> **Requirement**
List every line of the records below that contains the word "beach", copying each such line in full.

> **Data to use**
* * *

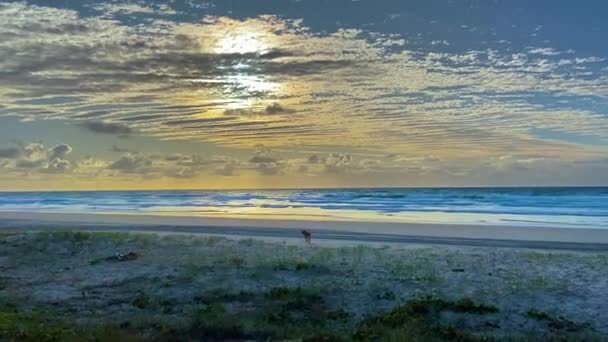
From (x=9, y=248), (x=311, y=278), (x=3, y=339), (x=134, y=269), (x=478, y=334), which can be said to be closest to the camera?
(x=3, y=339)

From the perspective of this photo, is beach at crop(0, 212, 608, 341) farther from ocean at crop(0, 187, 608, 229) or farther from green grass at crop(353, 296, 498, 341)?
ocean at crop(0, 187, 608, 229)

* * *

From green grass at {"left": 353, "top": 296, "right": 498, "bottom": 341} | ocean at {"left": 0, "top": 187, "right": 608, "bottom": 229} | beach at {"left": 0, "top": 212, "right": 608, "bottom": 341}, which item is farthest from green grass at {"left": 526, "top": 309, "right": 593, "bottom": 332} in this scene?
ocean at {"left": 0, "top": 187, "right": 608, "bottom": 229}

* * *

> **Worked solution**
From the perspective of this photo, is beach at crop(0, 212, 608, 341) farther from ocean at crop(0, 187, 608, 229) or farther from green grass at crop(353, 296, 498, 341)?
From green grass at {"left": 353, "top": 296, "right": 498, "bottom": 341} | ocean at {"left": 0, "top": 187, "right": 608, "bottom": 229} | beach at {"left": 0, "top": 212, "right": 608, "bottom": 341}, which item is farthest from green grass at {"left": 526, "top": 309, "right": 593, "bottom": 332} in this scene?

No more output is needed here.